_TEXT EXCERPT_
--- START ---

The duo met while singing in Cleveland Youth Choir before moving to London to allow Debbie to study classical music while Stu became involved with a progressive rock band. In 2004 they began making their own music and released their first album, On The Side, while performing at acoustic clubs around London.

Megson named themselves after Debbie's family dog, who at the time had just died. They had originally decided upon "The Ghost of Meg", but their family and friends convinced them that it sounded like a death-metal band.

--- END ---

_RECORDS PROVIDED_
--- START ---

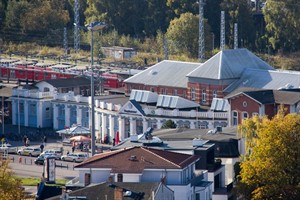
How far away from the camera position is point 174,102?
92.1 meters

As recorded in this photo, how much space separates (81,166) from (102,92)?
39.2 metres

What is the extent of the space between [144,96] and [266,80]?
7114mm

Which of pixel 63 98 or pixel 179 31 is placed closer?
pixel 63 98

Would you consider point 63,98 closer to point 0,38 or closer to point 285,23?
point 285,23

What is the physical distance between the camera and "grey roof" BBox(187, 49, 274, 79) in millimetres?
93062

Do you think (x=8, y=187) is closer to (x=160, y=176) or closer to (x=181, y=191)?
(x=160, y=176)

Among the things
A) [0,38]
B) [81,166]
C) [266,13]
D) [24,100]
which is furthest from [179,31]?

--- END ---
--- START ---

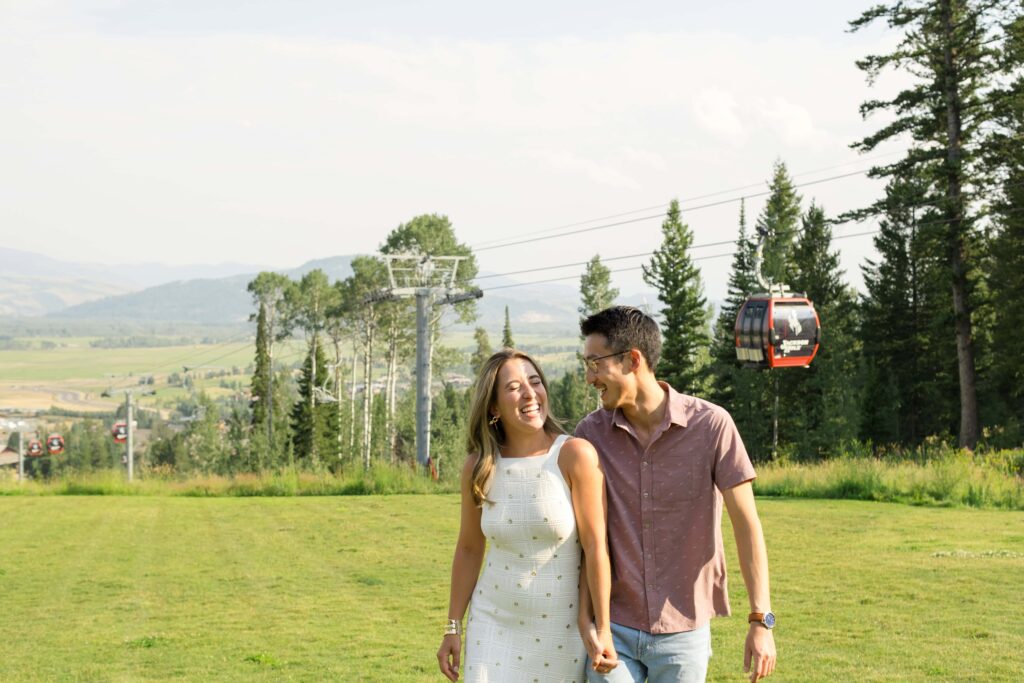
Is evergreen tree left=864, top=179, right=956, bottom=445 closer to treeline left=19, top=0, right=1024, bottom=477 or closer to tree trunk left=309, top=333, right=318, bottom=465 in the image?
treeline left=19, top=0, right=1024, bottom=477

--- END ---
--- START ---

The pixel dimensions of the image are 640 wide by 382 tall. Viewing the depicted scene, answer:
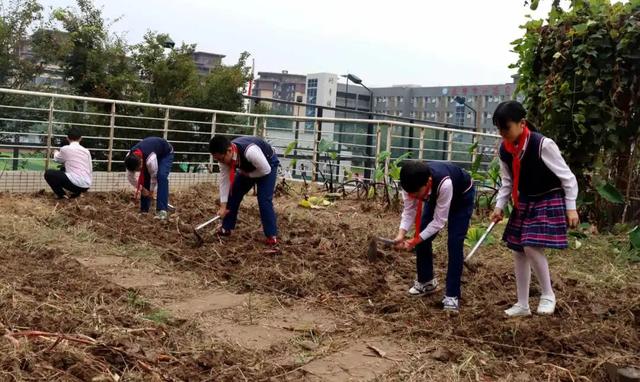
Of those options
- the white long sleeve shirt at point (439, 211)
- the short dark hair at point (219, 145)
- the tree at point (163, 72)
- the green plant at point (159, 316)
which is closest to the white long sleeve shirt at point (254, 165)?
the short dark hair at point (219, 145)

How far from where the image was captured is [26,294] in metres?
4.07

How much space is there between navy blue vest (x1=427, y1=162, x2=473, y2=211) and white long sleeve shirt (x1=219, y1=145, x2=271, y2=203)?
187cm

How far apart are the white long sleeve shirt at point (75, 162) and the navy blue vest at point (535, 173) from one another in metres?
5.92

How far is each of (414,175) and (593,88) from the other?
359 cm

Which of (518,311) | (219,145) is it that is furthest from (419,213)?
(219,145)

--- END ---

_TASK_
Pick up the passage about the duo Megson after its last sentence and carry it on. The items don't matter here.

_ANSWER TO THE EXERCISE_
Megson's first album, On The Side, consisted of a mixture of self-penned and traditional songs. Released in 2004, the album caught the attention of Seth Lakeman, whose brother Sean helped produce their second album, Smoke Of Home, which further explored the wealth of traditional songs from around their home in Teesside as well as self-composed songs in the same style. Their third album, Take Yourself A Wife, was recorded while they were planning their wedding and consists of their own take on traditional and Victorian folk songs. The Longshot, consists of songs about work from the North East of England and their own experiences of English culture, especially sport and the textile industry. When I Was A Lad features traditional childhood songs and new compositions written for their first child. Live captures a performance at Hitchin Folk Club. In A Box consists of songs about the way we live – then and now.

They have been nominated for "Best Duo" at the BBC Radio 2 Folk Awards three years in a row and have garnered airplay from several radio DJs including BBC Radio 2's Bob Harris, who invited them to do a live studio session for his show in 2007. They also accompanied Lucy Ward on her 2011 album, Adelphi Has to Fly, which was produced by Stu Hanna.

==Discography==
Albums
- On the Side (2004)
- Smoke of Home (2007)
- Take Yourself a Wife (2008)
- The Longshot (2010)
- When I Was a Lad (2012)
- Live (2013)
- In a Box (2014)
- Good Times Will Come Again (2016)
- Contradicshun (2019)
- Little Bird (2019)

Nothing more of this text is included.